- **Request**
Please repeat everything in the listing from the line containing "How far would" down to the line containing "2922 millimetres", including both of those lines.

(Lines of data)
====================
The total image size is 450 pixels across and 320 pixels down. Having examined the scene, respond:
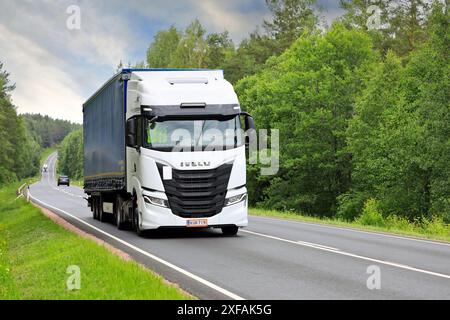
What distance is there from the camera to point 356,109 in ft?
143

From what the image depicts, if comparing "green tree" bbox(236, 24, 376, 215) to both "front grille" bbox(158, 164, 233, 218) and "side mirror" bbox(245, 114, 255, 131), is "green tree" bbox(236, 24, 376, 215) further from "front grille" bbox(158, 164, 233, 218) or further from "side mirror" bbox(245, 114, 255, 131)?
"front grille" bbox(158, 164, 233, 218)

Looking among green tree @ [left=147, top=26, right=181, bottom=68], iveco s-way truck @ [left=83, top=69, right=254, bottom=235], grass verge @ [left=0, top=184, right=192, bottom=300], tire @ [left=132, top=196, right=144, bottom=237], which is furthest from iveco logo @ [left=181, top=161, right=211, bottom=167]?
green tree @ [left=147, top=26, right=181, bottom=68]

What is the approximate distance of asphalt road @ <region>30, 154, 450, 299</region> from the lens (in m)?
9.18

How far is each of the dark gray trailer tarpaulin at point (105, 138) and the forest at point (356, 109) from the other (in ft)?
45.5

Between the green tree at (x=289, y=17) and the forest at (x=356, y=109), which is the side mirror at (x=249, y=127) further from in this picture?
the green tree at (x=289, y=17)

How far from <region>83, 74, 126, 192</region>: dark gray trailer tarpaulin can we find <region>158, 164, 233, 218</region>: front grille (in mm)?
2691

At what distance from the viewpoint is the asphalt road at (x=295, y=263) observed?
9180mm

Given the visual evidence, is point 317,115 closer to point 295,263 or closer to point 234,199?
point 234,199

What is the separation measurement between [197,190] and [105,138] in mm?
6483

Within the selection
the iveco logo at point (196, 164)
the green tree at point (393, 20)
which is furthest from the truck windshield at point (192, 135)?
the green tree at point (393, 20)

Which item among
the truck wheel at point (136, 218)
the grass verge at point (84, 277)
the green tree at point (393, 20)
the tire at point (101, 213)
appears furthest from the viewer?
the green tree at point (393, 20)

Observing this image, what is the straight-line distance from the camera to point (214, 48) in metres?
78.8

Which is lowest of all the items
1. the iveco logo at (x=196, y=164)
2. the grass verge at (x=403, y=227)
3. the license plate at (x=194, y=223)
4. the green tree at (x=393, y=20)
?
the grass verge at (x=403, y=227)
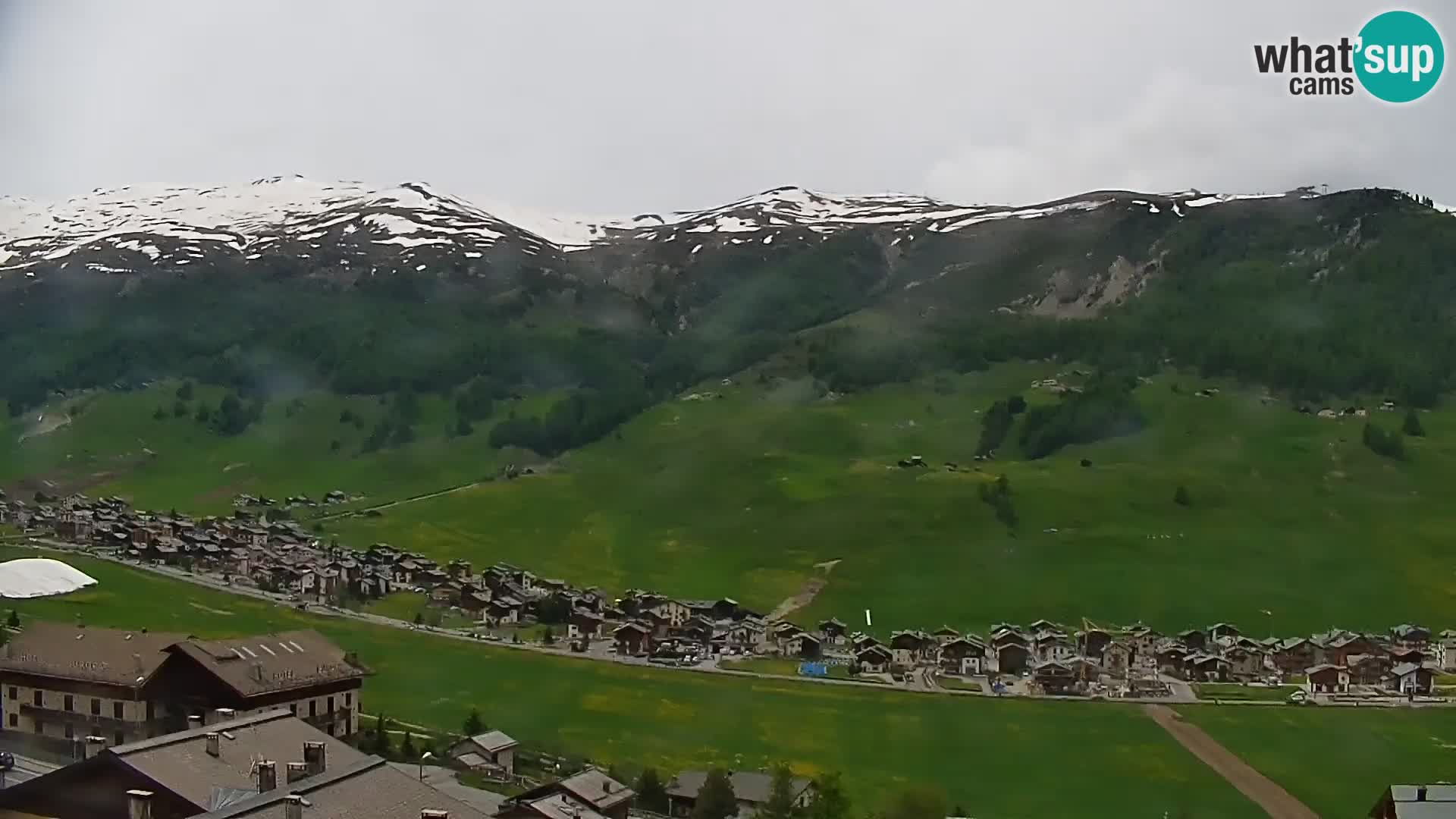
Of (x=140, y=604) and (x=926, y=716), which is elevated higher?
(x=140, y=604)

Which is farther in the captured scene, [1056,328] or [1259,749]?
[1056,328]

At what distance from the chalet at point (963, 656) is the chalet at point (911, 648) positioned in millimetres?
274

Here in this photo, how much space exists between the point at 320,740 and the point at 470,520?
2107cm

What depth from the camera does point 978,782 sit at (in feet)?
43.7

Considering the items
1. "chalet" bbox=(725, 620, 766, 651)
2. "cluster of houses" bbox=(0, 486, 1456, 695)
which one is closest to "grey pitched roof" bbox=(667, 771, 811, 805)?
"cluster of houses" bbox=(0, 486, 1456, 695)

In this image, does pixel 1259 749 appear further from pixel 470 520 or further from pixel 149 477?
pixel 149 477

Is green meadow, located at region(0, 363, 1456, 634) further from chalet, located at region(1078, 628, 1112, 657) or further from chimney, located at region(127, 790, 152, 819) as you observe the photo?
chimney, located at region(127, 790, 152, 819)

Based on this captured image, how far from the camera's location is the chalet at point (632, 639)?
19312 mm

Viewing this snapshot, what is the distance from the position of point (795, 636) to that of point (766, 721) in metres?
4.58

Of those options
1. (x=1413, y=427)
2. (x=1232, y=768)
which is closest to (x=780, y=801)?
(x=1232, y=768)

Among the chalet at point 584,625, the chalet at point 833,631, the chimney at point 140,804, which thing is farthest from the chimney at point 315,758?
the chalet at point 833,631

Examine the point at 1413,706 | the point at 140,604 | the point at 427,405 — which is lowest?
the point at 1413,706

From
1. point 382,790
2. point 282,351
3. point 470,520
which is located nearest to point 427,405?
point 282,351

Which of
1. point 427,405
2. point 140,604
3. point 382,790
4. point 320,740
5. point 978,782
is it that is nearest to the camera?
point 382,790
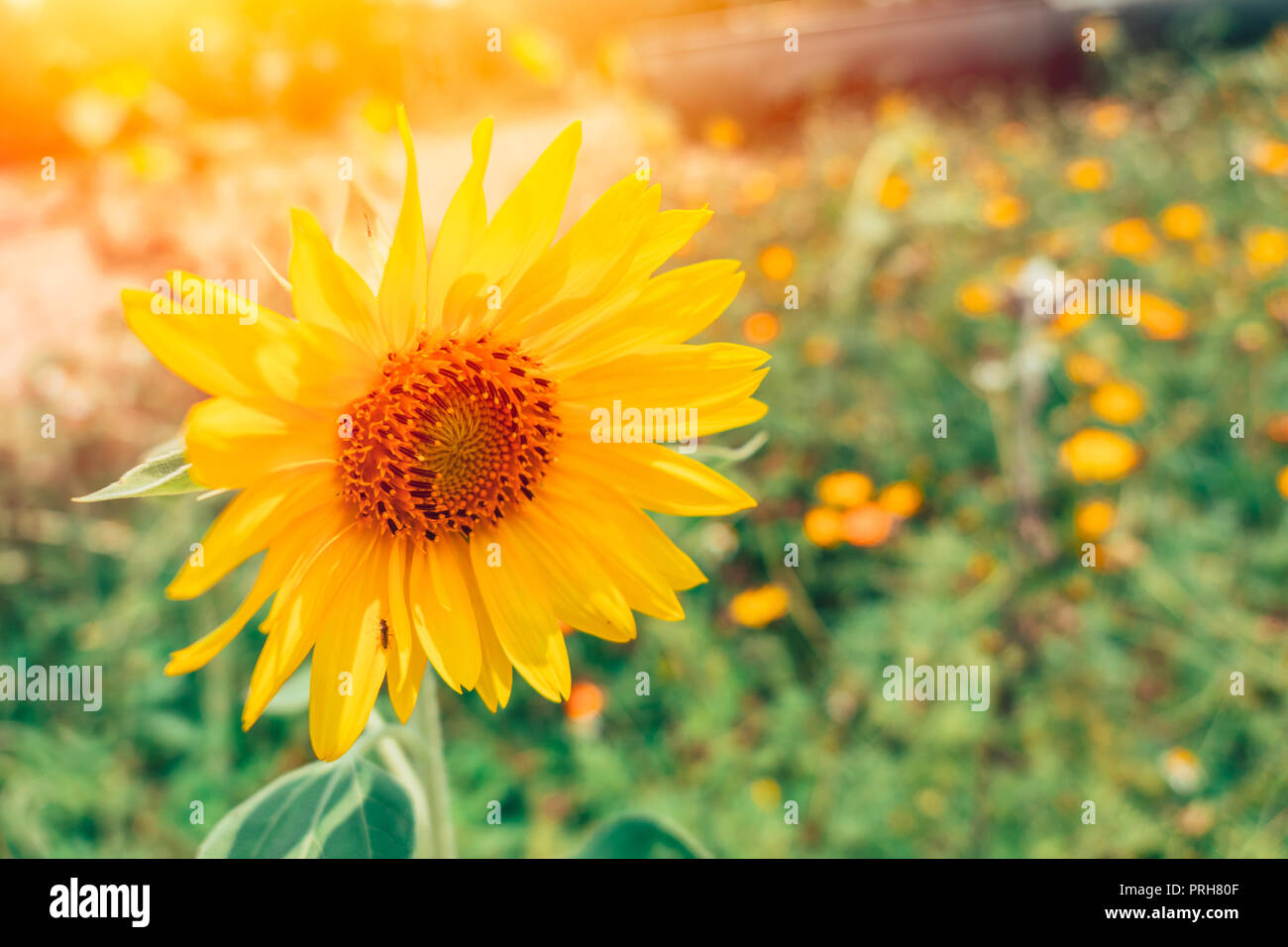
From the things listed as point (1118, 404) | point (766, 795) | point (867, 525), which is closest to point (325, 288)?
point (766, 795)

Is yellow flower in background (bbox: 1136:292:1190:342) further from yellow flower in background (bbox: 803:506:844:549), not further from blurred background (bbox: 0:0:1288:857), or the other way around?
yellow flower in background (bbox: 803:506:844:549)

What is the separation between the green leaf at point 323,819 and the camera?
96 centimetres

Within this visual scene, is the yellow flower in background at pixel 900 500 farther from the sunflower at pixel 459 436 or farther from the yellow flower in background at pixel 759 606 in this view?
the sunflower at pixel 459 436

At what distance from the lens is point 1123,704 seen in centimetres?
215

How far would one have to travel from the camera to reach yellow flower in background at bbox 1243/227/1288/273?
2922 millimetres

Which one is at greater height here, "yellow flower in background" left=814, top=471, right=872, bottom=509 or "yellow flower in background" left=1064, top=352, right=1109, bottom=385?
"yellow flower in background" left=1064, top=352, right=1109, bottom=385

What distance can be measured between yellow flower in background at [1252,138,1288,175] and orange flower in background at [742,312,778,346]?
180 cm

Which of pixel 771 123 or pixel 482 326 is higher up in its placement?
pixel 771 123

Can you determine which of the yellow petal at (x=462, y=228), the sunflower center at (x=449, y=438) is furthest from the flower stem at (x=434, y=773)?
the yellow petal at (x=462, y=228)

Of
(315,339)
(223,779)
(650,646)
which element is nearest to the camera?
(315,339)

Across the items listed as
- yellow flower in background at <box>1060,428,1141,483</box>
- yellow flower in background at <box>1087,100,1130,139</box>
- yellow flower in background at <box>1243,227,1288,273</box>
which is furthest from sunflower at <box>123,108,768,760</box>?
yellow flower in background at <box>1087,100,1130,139</box>
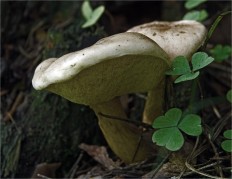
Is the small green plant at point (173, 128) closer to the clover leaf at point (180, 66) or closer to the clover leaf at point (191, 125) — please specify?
the clover leaf at point (191, 125)

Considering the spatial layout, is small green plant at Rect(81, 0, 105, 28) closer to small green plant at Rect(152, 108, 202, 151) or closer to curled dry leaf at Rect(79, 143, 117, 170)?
curled dry leaf at Rect(79, 143, 117, 170)

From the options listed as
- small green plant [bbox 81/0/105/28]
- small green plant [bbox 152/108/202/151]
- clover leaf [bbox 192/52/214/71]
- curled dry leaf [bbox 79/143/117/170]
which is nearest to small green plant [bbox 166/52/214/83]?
clover leaf [bbox 192/52/214/71]

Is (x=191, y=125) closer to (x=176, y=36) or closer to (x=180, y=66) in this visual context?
(x=180, y=66)

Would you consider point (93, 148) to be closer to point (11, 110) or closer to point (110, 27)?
point (11, 110)

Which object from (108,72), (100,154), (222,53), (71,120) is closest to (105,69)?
(108,72)

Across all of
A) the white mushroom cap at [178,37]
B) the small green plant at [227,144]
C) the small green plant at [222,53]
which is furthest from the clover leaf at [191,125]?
the small green plant at [222,53]

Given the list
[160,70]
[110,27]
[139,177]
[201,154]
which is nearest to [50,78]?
[160,70]
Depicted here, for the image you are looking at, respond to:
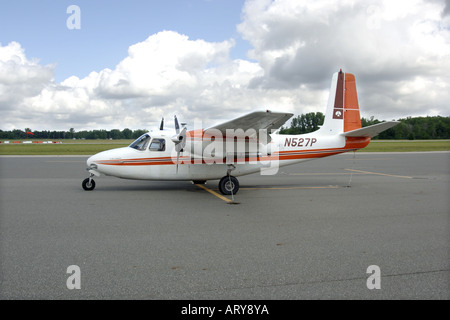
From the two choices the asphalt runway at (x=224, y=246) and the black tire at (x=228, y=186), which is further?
the black tire at (x=228, y=186)

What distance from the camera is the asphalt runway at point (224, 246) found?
147 inches

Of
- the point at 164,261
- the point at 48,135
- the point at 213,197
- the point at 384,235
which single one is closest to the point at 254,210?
the point at 213,197

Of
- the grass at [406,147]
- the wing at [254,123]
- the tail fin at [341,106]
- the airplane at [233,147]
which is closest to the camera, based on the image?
the wing at [254,123]

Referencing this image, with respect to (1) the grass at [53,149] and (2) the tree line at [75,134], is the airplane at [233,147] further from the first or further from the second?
(2) the tree line at [75,134]

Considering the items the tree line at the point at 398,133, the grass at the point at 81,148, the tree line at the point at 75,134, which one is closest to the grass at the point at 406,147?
the grass at the point at 81,148

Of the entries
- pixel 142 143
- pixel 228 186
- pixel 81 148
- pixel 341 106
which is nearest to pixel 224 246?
pixel 228 186

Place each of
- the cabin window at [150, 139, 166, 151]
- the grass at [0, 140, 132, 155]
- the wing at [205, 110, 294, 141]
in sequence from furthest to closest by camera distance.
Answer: the grass at [0, 140, 132, 155] < the cabin window at [150, 139, 166, 151] < the wing at [205, 110, 294, 141]

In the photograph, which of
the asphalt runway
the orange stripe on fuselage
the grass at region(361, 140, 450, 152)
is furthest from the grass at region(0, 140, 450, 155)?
the asphalt runway

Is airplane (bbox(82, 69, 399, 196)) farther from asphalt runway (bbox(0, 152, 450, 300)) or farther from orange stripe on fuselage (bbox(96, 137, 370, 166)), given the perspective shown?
asphalt runway (bbox(0, 152, 450, 300))

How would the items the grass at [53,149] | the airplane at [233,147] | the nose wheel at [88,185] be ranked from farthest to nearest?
the grass at [53,149], the nose wheel at [88,185], the airplane at [233,147]

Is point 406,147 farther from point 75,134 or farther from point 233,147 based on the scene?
point 75,134

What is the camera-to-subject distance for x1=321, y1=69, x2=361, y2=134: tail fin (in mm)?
12602

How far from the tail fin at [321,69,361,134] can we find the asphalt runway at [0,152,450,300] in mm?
3443
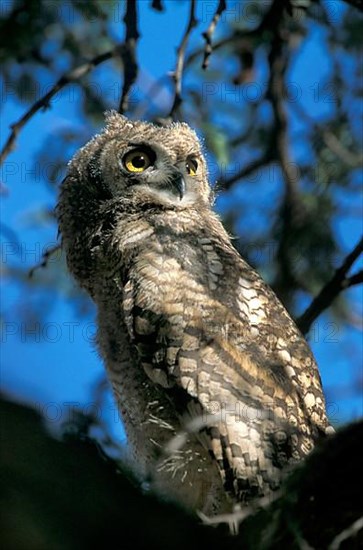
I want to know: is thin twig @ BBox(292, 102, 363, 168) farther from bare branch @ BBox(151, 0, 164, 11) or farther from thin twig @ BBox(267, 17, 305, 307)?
bare branch @ BBox(151, 0, 164, 11)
====================
- **Reply to the task**
How far would one have to travel from the camera to reach yellow flower in background at bbox 1243/227/1288/273?
2922 millimetres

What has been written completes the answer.